TASKS TO CARRY OUT:
• A. Reproduce the passage of the forum replies about a teenager's pains from "M.B. answers from" to "can live with.".
• B. Answer these questions about the forum replies about a teenager's pains:
(i) What did E.B.'s mom used to tell her she was?
(ii) What did the doctors decide M.B. had?
(iii) How many years later does M.B. say she still has the mystery pains?
• C. Continue the forum replies about a teenager's pains from where they end.

EXCERPTED PASSAGE:
E.B. answers from Fayetteville on January 15, 2007
When I was a teenager (Which wasn't too long ago) I too, went through the pains in which your daughter is ultimately undergoing. I do not think it's a self-seeking request for attention, and maybe saying, "on a regular-basis" is a little too frequent. My mom used to always tell me, "that your are a drama queen, and are being melo-dramatic" I believe that all young lady's go through a physical phase in some aspect, and some are just more preoccupied with it than others in their teenage years. She's just probably seeking your support in some way whether it be emotional or otherwise. (Just bare with it) Believe me, daughters's(whether they'd like to admit it or not) NEED thier mothers as a teenager and maybe she feels a little neglected by your busy schedule or whatever the reason may be, and just yearns for your love. Trust me in time all things shall pass. Just give her time to get over her-self, and things will be going back to normal before you know it!!! Best Wishes S.!!!
M.B. answers from Fayetteville on January 17, 2007
I had the same problem when I was your daughter's age. The doctors ran all sorts of tests and couldn't find anything wrong, they decided I had growing pains and my mom decided I was faking. Well, here it is 16 years later and I still have these mystery pains. It turns out fibromyalgia and lupas run in my family and while I haven't gotten a diagnosis, most dr's don't think there is such a thing as fibromyalgia, I do believe this is my problem. Anyway I hope this helps, there is a test for lupas and sometimes that disease can be deadly but I hope that's not the case. Sorry for the downer there and hope you and your daughter can find a solution that you both can live with.

PROVIDED MATERIAL:
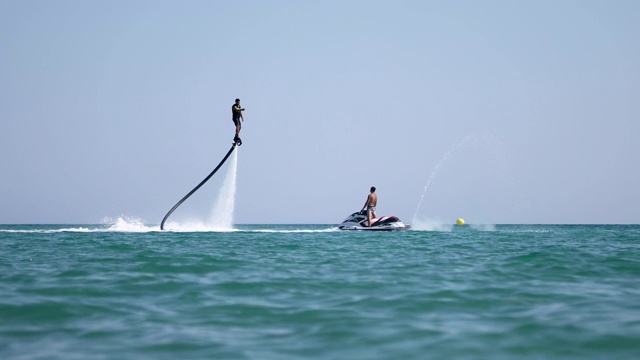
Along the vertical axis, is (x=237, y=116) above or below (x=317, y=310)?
above

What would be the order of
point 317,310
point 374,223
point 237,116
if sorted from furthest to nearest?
point 374,223 → point 237,116 → point 317,310

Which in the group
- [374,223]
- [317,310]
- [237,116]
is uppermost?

ANSWERS BELOW:
• A.
M.B. answers from Fayetteville on January 17, 2007
I had the same problem when I was your daughter's age. The doctors ran all sorts of tests and couldn't find anything wrong, they decided I had growing pains and my mom decided I was faking. Well, here it is 16 years later and I still have these mystery pains. It turns out fibromyalgia and lupas run in my family and while I haven't gotten a diagnosis, most dr's don't think there is such a thing as fibromyalgia, I do believe this is my problem. Anyway I hope this helps, there is a test for lupas and sometimes that disease can be deadly but I hope that's not the case. Sorry for the downer there and hope you and your daughter can find a solution that you both can live with.

• B.
(i) A drama queen who was being melodramatic.
(ii) Growing pains.
(iii) 16 years.

• C.
K.A. answers from Houston on January 15, 2007
I have definately experienced this. My son started this around 12 or 13 also. We took him to the doctor and he was healthy and didn't have any problems. (I couldn't tell you how many visits to the doctor that I paid for to tell me he was well). The good news for us is that he has seemed to some what grow out of it since high school started, but the year is only half over for us. I really do think kids go through growing pains and it is just something we have to live with and deal with. Unfortunately there is notihing that we can't do about it but be patient with our children.
T.B. answers from Little Rock on January 15, 2007
I say to just get a spray bottle, fill it with water and squirt her every time she starts complaining about some imagined hurt. Taking her to the doctor all the time is just telling her that she can get more attention by telling you shes hurting. Chances are, if shes growing, shes going to be in a little pain. Thats what Tylenol is good for. But to save your pocket book from getting thinner and thinner every time you go to the doctor, have her write down all her "ailments" and take it to the doctor when its time for her yearly exam. (The squirt bottle works wonders though, try it out, you will find its fun for you and the look on your daughter's face will be priceless the first few times. I use it on my younger brother's friends when they come over and start complaining about whatever.)
P.H. answers from Houston on January 15, 2007
I'm not sure I have any advice but can tell you my experiences. I have a daughter 16 who always has a pain. She is also seeing a psychologist and psychiatrist. The psychologist says it is psychosomatic. She is immature and can't deal with her emotions so it is exhibited through pain. I also see that if anything is a degree different than what she thinks is optimum we hear about it. It is very hard. My husband and I are afraid we will not respond to something that IS a problem. But usually the pain is not long lasting and easy to determine that it was more a complaint than an actual pain.